Колючей искрой пробежало сомнение — не искушение ли? — однако потухла искра.
— Исполню! — страстно сказала мать Мелитина.
— О дороге сына в дороге следует молиться, — произнес Апостол. — Иди и трудись. Чем больше верст пройдешь, тем крепче и слышней будет молитва твоя. Не медли, ступай!
— Благодарю тебя, святой Андрей! — воскликнула мать Мелитина. — И ты помолись о сыне моем!

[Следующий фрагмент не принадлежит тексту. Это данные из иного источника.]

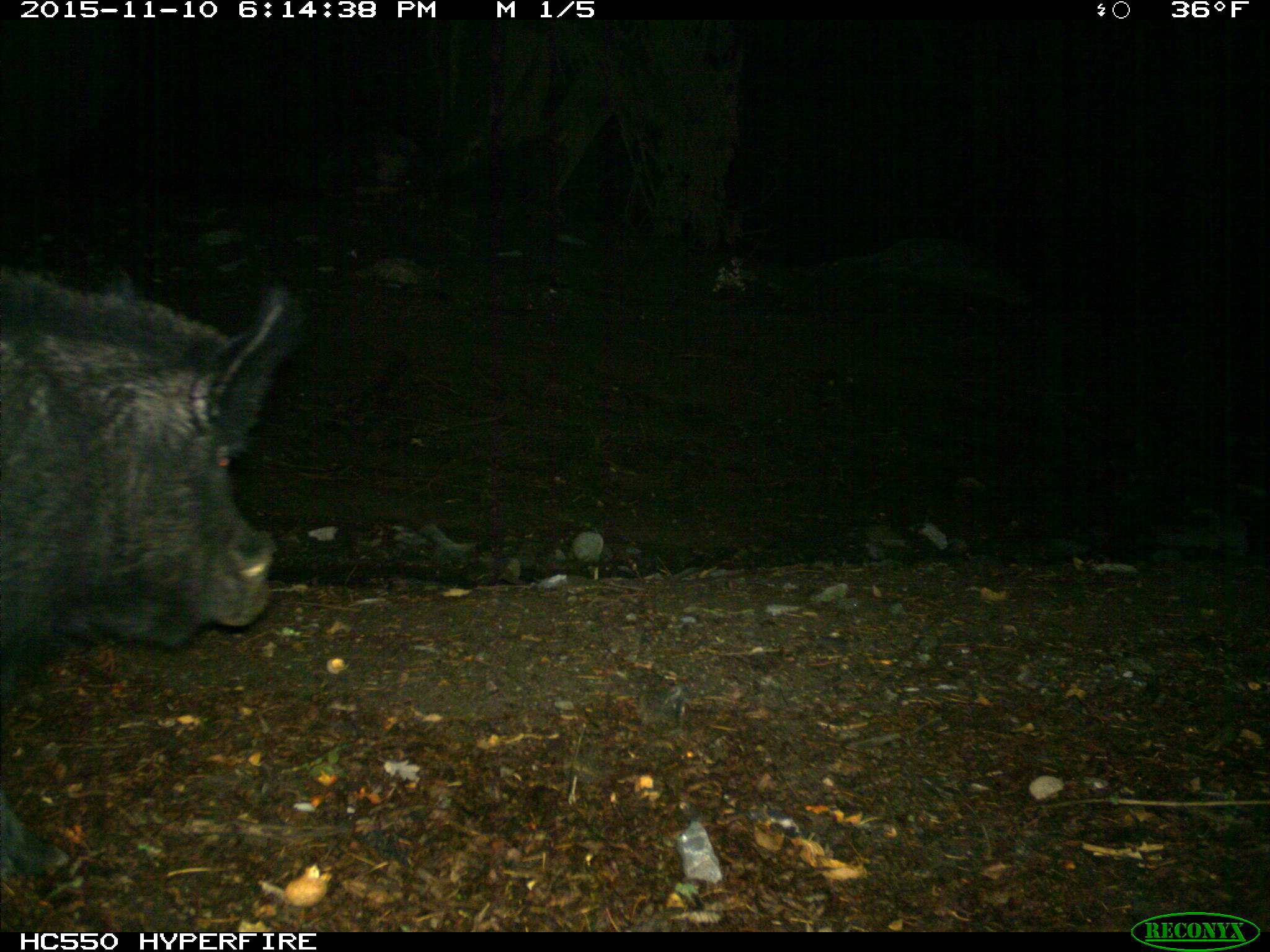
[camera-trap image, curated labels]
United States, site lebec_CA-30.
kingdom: Animalia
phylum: Chordata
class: Mammalia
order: Artiodactyla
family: Suidae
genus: Sus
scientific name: Sus scrofa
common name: wild boar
Sus scrofa (wild boar).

Попроси Господа о пути!
— Ступай, помолюсь, — согласился Андрей Первозванный.
И в тот же миг исчез храм, а вокруг очутилась изгородь из колючей проволоки. А снег густо сыплет и цепляется за каждую струну, прихорашивает ограду. И часовые на вышках подустали за долгую зимнюю ночь. Рассвет изгонял злобу, и усталые в ночном сиротстве души возвращались к ним, обогревали разум и затыкали пулеметные стволы…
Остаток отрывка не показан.